Description of the task:
Copy out the stretch of the data from the line containing "What is the correct order of" through the line containing "49.9 inches", both included, reproducing each line verbatim.
---------- Provided records ----------
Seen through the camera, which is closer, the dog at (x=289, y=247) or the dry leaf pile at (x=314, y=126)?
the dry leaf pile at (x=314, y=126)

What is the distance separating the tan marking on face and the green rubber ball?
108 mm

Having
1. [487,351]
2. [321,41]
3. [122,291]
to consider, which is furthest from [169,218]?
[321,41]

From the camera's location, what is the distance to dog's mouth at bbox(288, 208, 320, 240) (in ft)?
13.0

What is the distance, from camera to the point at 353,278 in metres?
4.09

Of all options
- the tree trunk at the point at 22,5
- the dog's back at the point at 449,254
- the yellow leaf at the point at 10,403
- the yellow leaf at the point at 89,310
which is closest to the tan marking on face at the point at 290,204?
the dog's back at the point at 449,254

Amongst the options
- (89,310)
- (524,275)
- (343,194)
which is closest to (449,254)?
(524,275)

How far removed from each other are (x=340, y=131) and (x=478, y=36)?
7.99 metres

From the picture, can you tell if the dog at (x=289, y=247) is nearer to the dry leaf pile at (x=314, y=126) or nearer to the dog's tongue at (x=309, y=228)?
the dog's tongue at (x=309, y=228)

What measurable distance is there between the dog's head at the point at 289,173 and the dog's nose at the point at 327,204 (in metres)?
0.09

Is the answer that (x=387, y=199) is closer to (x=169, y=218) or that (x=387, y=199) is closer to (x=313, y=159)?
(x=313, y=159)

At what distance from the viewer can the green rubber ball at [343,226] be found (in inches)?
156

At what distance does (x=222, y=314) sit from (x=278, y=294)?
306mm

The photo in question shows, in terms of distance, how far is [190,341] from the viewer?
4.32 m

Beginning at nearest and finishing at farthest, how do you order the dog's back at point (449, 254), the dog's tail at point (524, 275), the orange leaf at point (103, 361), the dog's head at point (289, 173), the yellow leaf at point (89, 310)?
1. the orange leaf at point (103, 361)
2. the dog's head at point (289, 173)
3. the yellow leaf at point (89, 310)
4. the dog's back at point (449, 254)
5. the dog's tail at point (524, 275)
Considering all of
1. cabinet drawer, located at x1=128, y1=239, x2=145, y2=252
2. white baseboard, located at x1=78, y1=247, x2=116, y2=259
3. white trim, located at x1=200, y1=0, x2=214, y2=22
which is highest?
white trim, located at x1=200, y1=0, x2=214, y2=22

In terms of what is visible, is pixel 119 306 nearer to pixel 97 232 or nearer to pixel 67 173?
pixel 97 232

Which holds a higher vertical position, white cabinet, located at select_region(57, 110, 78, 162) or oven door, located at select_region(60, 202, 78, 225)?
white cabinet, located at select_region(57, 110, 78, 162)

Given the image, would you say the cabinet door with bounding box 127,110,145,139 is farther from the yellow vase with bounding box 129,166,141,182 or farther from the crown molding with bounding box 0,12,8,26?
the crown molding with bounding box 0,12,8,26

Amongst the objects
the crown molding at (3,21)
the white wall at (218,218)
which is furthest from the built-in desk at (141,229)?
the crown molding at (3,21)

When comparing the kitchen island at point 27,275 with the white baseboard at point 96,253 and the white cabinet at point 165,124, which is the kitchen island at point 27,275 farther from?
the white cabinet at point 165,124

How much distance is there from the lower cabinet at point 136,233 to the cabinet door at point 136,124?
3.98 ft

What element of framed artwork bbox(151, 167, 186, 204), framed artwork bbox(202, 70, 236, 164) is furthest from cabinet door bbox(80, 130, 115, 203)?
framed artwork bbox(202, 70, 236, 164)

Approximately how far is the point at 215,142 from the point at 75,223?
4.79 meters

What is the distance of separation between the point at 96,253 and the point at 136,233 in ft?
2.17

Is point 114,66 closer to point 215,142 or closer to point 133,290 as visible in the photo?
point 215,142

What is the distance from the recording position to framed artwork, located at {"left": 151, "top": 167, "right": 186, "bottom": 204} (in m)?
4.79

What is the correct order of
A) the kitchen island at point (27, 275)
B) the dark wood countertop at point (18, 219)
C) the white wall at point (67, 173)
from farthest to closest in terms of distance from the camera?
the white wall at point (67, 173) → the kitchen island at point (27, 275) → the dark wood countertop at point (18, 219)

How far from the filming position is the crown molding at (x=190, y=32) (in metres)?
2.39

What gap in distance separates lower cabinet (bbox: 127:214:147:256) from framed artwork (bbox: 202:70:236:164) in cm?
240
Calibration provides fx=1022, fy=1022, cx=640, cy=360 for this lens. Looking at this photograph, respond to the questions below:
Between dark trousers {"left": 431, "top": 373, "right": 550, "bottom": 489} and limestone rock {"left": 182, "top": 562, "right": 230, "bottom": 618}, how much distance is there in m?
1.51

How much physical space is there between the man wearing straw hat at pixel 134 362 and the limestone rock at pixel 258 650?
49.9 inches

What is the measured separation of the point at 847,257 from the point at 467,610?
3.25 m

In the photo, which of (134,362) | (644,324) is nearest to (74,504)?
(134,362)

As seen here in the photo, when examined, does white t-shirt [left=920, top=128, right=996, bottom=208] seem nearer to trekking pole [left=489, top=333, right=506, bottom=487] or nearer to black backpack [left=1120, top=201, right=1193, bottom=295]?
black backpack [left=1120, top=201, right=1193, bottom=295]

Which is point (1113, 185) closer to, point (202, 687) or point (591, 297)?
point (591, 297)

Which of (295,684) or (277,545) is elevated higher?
----------
Response for this exercise:
What is the correct order of
A) the kitchen island at point (27, 275)
B) the dark wood countertop at point (18, 219)
C) the white wall at point (67, 173)
from farthest to closest in terms of distance from the camera?
the white wall at point (67, 173) → the kitchen island at point (27, 275) → the dark wood countertop at point (18, 219)

How far from the filming position is the crown molding at (x=190, y=32) (in metres)?
2.39

What gap in distance separates lower cabinet (bbox: 127:214:147:256) from framed artwork (bbox: 202:70:236:164) in cm?
240
Calibration provides fx=1022, fy=1022, cx=640, cy=360 for this lens. Looking at this photograph, respond to the questions below:
Between dark trousers {"left": 431, "top": 373, "right": 550, "bottom": 489} and limestone rock {"left": 182, "top": 562, "right": 230, "bottom": 618}, how much distance is there in m?
1.51

How much physical space is there between the man wearing straw hat at pixel 134 362 and the limestone rock at pixel 258 650?
49.9 inches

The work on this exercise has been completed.